I couldn't make optimized load with a where Exists clause to work but doing an optimized load in bucle (without 'where') and a resident of this one was the fastest.

Optimized bucle and resident where: bit less than 3 minutes.

Bucle with Where: 6 minutes

Subfield: 45 minutes. It proccess all the 300M rows.

Generic: about 3 hours (cancelled after 2 hours). It creates a row for each field (10M*30*5 fields), making at least 2 turns of the 1500M rows.

I didn't worried to make clean tests, the computer was doing other non very consming tasks.

Attached the different tests made.

Edit: Just to comment that I tried to simulate real data giving less probability for '1' in Field1 as goups are higher (group 30 has less probability than group 29), so in my data only 28,8M had Field1<>0.

marcus_sommer

Many thanks Ruben that you made a comparing of the various approaches.
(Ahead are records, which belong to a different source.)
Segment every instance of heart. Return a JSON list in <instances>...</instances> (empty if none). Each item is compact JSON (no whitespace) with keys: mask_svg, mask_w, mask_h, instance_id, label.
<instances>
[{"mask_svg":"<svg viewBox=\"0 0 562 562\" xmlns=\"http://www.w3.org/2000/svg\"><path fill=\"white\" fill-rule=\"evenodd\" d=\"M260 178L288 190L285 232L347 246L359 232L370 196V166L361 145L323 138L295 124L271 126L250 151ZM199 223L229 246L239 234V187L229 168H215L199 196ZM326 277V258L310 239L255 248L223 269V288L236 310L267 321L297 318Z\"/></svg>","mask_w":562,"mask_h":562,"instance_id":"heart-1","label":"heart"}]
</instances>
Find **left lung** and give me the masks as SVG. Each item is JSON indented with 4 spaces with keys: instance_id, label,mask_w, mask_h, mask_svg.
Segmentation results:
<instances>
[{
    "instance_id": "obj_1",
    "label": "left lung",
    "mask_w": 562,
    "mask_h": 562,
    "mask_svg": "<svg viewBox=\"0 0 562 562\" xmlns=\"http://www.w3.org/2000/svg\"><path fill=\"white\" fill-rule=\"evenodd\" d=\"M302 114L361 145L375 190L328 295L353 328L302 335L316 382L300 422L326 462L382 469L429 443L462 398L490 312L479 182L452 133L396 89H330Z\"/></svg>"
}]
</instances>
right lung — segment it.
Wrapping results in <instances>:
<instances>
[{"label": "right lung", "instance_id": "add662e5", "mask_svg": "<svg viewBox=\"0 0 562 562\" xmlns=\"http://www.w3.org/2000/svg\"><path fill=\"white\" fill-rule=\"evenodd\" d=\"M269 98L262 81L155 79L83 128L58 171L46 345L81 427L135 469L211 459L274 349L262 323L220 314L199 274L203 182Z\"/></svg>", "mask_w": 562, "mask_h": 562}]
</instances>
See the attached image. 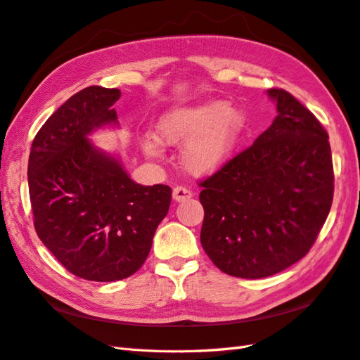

I think it will be very useful in similar cases.

- Marcus

MarcoWedel

one example of combining the loop with a generic field name extraction:

tabData:

LOAD * FROM (qvd);

tabFields:

CrossTable (Field,Value)

LOAD 1, * Resident tabData Where RecNo()=1;

tabLoads:

LOAD Concat(Field&' as '&Left(Field,2),', ') as Fields,

    Mid(Field,3) as Group

Resident tabFields

Where RecNo()>2

Group By Mid(Field,3);

Join

LOAD Concat(Field,', ') as Keys

Resident tabFields

Where RecNo()<=2;

tabResult:

LOAD 1 as tempField AutoGenerate 0;

FOR Each vGroup in FieldValueList('Group')

    LET vLoad = Lookup('Keys','Group',vGroup,'tabLoads')&','&Lookup('Fields','Group',vGroup,'tabLoads');

Concatenate (tabResult)

LOAD $(vLoad),

    '$(vGroup)' as Group

Resident tabData;

NEXT

DROP Tables tabData, tabFields, tabLoads;

DROP Field tempField;

Marco

MarcoWedel

... and another one looping per row

tabData:  

LOAD K1,  

     K2,  

     Pick(IterNo(),F101,F102,F103,F104,F105,F106,F107,F108,F109,F110,F111,F112,F113,F114,F115,F116,F117,F118,F119,F120,F121,F122,F123,F124,F125,F126,F127,F128,F129,F130) as Field1,  

     Pick(IterNo(),F201,F202,F203,F204,F205,F206,F207,F208,F209,F210,F211,F212,F213,F214,F215,F216,F217,F218,F219,F220,F221,F222,F223,F224,F225,F226,F227,F228,F229,F230) as Field2,  

     Pick(IterNo(),F301,F302,F303,F304,F305,F306,F307,F308,F309,F310,F311,F312,F313,F314,F315,F316,F317,F318,F319,F320,F321,F322,F323,F324,F325,F326,F327,F328,F329,F330) as Field3,  

     Pick(IterNo(),F401,F402,F403,F404,F405,F406,F407,F408,F409,F410,F411,F412,F413,F414,F415,F416,F417,F418,F419,F420,F421,F422,F423,F424,F425,F426,F427,F428,F429,F430) as Field4,  

     Pick(IterNo(),F501,F502,F503,F504,F505,F506,F507,F508,F509,F510,F511,F512,F513,F514,F515,F516,F517,F518,F519,F520,F521,F522,F523,F524,F525,F526,F527,F528,F529,F530) as Field5  

FROM (qvd)

While IterNo()<=30;

still not very fast though ...

Marco

rubenmarin
Author

Thanks Marco, as you say, the optimized bucle version is still the fastest and, in my opinion, the crosstable-generic is still the cutest.